Ülke, Sovyetler Birliği’nin dağılmasının ardından kayıplarını telafi etmeye çalışıyor; bu nedenle, bazı gözlemciler Rusya’yı yeniden dirilen bir güç olarak görüyor.

Bu iki büyük gücün yanı sıra Avrupa Birliği, Hindistan, Brezilya, Almanya, Fransa ve Birleşik Krallık gibi diğer bazı güçler de dünya sisteminden kendi paylarını almaya can atıyorlar.

Küresel güçler arasında artan güvensizlik, tüm potansiyel küresel aktörler dünyayı çok kutupluluğa götürebilecek bağımsız bir dış politika izlemek istiyor.

Geçiş dönemi

Küresel güç dengesindeki herhangi bir sistemik değişiklik, 21. yüzyıl trendini sona erdirecek ve yeni bir trendi başlatacaktır. Yani yeni bir sistemik düzenin kurulması günümüz geçiş dönemini sona erdirecek ve dünyayı yeni bir yüzyıla götürecektir.

Ancak görünen o ki, mevcut geçiş dönemi birkaç yıl daha devam edecek.

Bu siyasi bağlamda, devletler arasında artan güvensizlik, küresel ve bölgesel güçlerin yalnızca geçici ittifaklar oluşturduğu bir realpolitik oyunu gerektiriyor.

Yüksek düzeyde güvensizlik nedeniyle, ne hegemonik Batılı devletler (ABD ve Avrupalı ​​müttefikleri) ne de meydan okuyan Doğu devletleri (Çin, Rusya ve İran) kalıcı ittifaklar kurabilir.

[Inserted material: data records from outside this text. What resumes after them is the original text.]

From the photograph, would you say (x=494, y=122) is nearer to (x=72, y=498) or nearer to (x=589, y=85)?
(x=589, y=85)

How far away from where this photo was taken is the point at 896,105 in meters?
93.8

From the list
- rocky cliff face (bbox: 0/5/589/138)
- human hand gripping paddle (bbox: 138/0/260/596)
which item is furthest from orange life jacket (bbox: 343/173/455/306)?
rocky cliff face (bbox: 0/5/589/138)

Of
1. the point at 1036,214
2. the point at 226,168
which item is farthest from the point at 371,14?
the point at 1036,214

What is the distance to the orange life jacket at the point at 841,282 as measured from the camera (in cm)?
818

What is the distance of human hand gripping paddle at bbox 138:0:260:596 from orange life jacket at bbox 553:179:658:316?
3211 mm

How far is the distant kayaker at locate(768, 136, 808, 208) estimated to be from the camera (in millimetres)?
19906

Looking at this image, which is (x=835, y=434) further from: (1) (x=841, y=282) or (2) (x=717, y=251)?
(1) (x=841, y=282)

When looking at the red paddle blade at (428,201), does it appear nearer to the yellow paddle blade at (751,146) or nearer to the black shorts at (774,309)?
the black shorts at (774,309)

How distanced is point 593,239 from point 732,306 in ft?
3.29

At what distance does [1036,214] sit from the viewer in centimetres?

Sonuç olarak ABD, izolasyoncu ve tek taraflı politikaları müttefiklerini özellikle son yirmi yılda yabancılaştırdığından beri müttefiklerinin çoğunu kaybediyor.

Dahası, uluslararası siyasette yeni tip aktörlerin ve tehditlerin ortaya çıkması ve yükselişi, ABD dahil tüm ulus-devletlerin ulusal güvenliğini baltalıyor Kitle silahlarına sahip El Kaide ve IŞİD gibi devlet dışı şiddet aktörlerinin sayısının ve etkinliğinin artması yıkım, bulaşıcı hastalık riskinin artması, güvenlik kavramının içeriğinin genişletilmesi ve teknolojik yeniliklerin yayılması, küresel sistemin geleceğini daha da karmaşıklaştırmaktadır.

Bu nedenle dünya sisteminin geleceğini değerlendirmek zordur.